- _REQUIREMENTS_: Please find every line in the material below that contains the word "does", and copy each of those lines out in full.

* * *

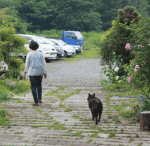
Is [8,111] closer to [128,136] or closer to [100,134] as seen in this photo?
[100,134]

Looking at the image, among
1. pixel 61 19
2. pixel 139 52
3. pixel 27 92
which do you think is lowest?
pixel 27 92

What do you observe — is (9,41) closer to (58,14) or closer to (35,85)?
(35,85)

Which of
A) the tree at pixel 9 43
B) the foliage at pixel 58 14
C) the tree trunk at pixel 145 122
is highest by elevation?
the foliage at pixel 58 14

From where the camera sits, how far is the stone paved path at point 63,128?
13.9ft

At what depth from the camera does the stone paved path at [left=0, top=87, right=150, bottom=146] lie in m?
4.25

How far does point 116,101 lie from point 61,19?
45.3 m

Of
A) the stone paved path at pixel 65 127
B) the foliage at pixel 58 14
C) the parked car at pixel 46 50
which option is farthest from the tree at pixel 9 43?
the foliage at pixel 58 14

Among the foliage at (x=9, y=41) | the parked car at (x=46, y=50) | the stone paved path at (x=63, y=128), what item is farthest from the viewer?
the parked car at (x=46, y=50)

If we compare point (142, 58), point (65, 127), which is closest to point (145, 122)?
point (142, 58)

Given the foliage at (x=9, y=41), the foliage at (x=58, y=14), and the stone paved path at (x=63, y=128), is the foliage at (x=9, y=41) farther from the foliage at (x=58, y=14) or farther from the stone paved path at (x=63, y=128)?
the foliage at (x=58, y=14)

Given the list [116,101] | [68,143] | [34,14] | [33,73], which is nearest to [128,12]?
[116,101]

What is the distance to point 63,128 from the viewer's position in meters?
5.02

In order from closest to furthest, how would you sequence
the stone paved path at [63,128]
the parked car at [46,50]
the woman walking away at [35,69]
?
the stone paved path at [63,128], the woman walking away at [35,69], the parked car at [46,50]

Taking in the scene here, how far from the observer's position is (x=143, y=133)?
4660mm
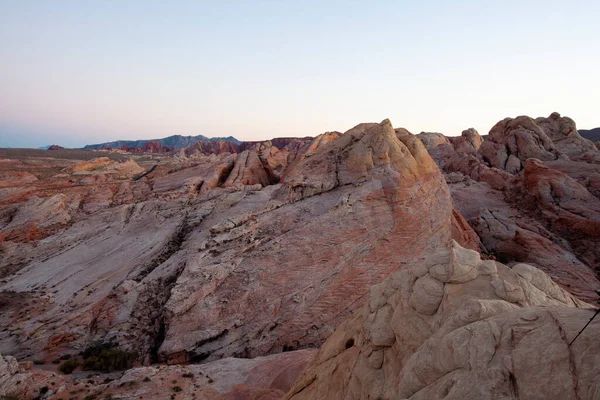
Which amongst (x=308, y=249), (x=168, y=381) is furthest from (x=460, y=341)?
(x=308, y=249)

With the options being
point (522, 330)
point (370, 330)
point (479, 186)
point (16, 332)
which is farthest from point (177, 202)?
point (479, 186)

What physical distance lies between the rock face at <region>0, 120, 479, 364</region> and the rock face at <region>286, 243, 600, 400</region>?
8269 millimetres

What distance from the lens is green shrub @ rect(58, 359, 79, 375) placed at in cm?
1609

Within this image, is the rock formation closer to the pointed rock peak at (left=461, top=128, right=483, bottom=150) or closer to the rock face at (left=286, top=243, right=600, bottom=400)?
the rock face at (left=286, top=243, right=600, bottom=400)

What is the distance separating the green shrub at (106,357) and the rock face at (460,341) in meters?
11.0

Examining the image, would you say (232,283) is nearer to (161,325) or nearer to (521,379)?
(161,325)

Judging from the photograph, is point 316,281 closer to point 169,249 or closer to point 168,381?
point 168,381

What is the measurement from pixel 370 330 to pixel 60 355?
696 inches

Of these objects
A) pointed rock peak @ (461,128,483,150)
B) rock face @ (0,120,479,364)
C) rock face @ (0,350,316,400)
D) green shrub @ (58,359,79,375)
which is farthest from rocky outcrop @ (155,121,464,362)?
pointed rock peak @ (461,128,483,150)

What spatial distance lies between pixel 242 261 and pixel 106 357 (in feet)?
28.2

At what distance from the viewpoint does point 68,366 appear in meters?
Result: 16.2

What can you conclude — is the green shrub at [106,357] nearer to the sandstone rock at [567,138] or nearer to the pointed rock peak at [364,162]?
the pointed rock peak at [364,162]

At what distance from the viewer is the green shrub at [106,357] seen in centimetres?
1641

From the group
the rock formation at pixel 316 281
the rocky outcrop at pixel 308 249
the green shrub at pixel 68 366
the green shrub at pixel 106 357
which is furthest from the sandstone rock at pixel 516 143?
the green shrub at pixel 68 366
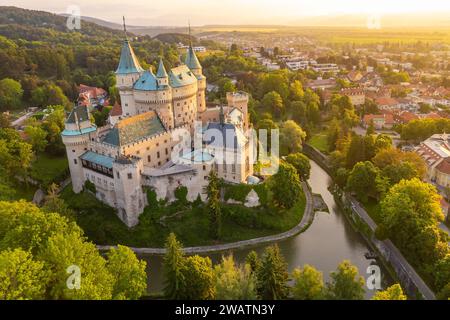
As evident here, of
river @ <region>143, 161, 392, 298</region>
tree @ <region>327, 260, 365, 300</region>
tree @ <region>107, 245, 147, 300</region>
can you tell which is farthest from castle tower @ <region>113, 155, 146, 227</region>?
tree @ <region>327, 260, 365, 300</region>

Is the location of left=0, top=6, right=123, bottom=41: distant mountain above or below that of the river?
above

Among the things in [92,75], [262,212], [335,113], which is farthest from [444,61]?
[262,212]

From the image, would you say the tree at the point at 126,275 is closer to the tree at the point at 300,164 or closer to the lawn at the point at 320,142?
the tree at the point at 300,164

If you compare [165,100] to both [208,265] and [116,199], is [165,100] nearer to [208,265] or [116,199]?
[116,199]

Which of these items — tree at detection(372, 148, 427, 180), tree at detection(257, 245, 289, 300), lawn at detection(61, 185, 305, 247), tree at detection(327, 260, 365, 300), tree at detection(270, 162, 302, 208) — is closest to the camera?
tree at detection(327, 260, 365, 300)

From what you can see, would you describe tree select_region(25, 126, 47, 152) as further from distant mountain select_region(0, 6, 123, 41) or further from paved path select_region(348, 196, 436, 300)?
distant mountain select_region(0, 6, 123, 41)

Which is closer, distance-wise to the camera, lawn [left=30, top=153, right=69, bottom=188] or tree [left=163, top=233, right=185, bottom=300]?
tree [left=163, top=233, right=185, bottom=300]

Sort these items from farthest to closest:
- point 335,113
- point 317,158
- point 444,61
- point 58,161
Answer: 1. point 444,61
2. point 335,113
3. point 317,158
4. point 58,161
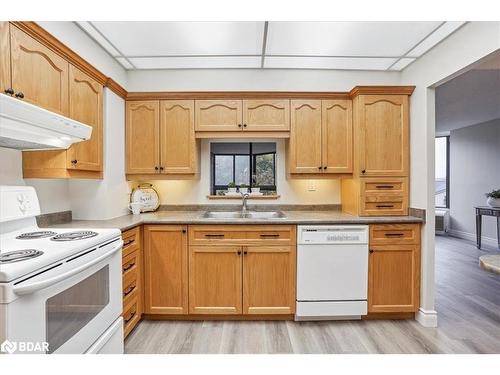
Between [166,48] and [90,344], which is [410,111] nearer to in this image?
[166,48]

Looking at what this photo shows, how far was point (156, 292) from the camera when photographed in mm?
2383

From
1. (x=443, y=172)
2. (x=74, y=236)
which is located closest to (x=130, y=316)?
(x=74, y=236)

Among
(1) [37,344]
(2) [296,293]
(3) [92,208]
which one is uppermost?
(3) [92,208]

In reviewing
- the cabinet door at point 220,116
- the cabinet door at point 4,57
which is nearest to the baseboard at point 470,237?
the cabinet door at point 220,116

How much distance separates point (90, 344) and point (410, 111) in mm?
3058

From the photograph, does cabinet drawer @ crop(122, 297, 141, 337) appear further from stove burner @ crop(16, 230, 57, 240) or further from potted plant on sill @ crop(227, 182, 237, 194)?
potted plant on sill @ crop(227, 182, 237, 194)

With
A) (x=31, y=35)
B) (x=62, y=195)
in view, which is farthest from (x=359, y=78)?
(x=62, y=195)

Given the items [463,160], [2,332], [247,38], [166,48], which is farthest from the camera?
[463,160]

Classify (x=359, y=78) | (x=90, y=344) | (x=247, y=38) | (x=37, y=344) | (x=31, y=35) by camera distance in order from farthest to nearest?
1. (x=359, y=78)
2. (x=247, y=38)
3. (x=31, y=35)
4. (x=90, y=344)
5. (x=37, y=344)

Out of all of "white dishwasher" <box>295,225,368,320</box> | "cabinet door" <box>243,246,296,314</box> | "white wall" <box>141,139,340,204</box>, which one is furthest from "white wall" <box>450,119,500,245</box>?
"cabinet door" <box>243,246,296,314</box>

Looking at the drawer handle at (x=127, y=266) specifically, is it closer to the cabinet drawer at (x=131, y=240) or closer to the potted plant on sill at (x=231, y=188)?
the cabinet drawer at (x=131, y=240)

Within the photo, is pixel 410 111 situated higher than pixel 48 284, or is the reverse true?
pixel 410 111

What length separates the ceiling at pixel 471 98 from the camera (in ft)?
9.92

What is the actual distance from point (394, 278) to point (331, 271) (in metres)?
0.58
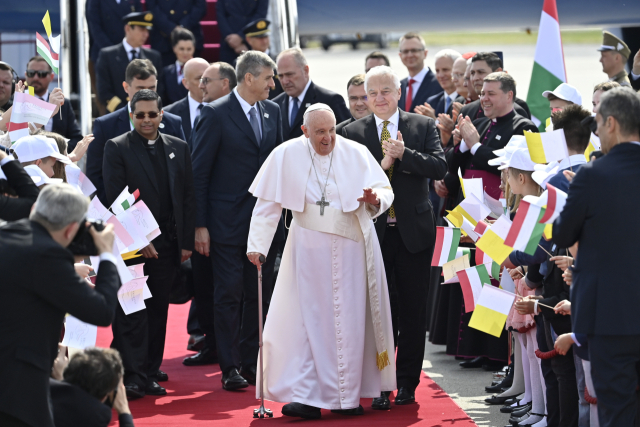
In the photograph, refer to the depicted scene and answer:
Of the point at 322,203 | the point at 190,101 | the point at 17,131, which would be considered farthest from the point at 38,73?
the point at 322,203

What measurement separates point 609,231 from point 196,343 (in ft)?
15.5

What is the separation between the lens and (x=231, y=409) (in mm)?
5945

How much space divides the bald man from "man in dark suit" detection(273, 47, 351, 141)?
78cm

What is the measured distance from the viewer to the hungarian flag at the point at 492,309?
188 inches

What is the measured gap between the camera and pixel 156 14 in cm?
1069

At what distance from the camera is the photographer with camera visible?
3504mm

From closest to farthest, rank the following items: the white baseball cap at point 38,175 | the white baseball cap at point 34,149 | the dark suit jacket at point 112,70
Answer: the white baseball cap at point 38,175, the white baseball cap at point 34,149, the dark suit jacket at point 112,70

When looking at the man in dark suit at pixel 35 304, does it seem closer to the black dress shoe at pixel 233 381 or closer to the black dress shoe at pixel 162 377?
the black dress shoe at pixel 233 381

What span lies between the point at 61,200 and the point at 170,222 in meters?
3.05

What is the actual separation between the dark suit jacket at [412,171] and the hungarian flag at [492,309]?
4.22 feet

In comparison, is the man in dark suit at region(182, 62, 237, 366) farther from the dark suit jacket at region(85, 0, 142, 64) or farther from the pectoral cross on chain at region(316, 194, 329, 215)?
the dark suit jacket at region(85, 0, 142, 64)

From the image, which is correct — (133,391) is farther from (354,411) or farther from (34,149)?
(34,149)

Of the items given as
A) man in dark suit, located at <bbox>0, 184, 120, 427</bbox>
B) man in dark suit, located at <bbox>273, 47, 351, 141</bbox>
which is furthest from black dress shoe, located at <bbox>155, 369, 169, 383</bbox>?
man in dark suit, located at <bbox>0, 184, 120, 427</bbox>

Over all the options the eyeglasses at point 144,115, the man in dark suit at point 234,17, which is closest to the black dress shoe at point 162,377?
the eyeglasses at point 144,115
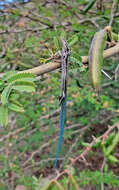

* * *

- _EXPECTED ANSWER_:
At what depth from the camera does the stone paved path at [left=0, top=87, right=150, bottom=146] lie in m?
How far does point 116,101 lie from point 61,19?
At what distance from the viewpoint does point 68,366 appear in meters?
From the photograph, does cabinet drawer @ crop(122, 297, 141, 337) appear further from stove burner @ crop(16, 230, 57, 240) or further from potted plant on sill @ crop(227, 182, 237, 194)?
When looking at the man in dark suit at pixel 35 304, does it seem closer to the black dress shoe at pixel 233 381 or closer to the black dress shoe at pixel 162 377?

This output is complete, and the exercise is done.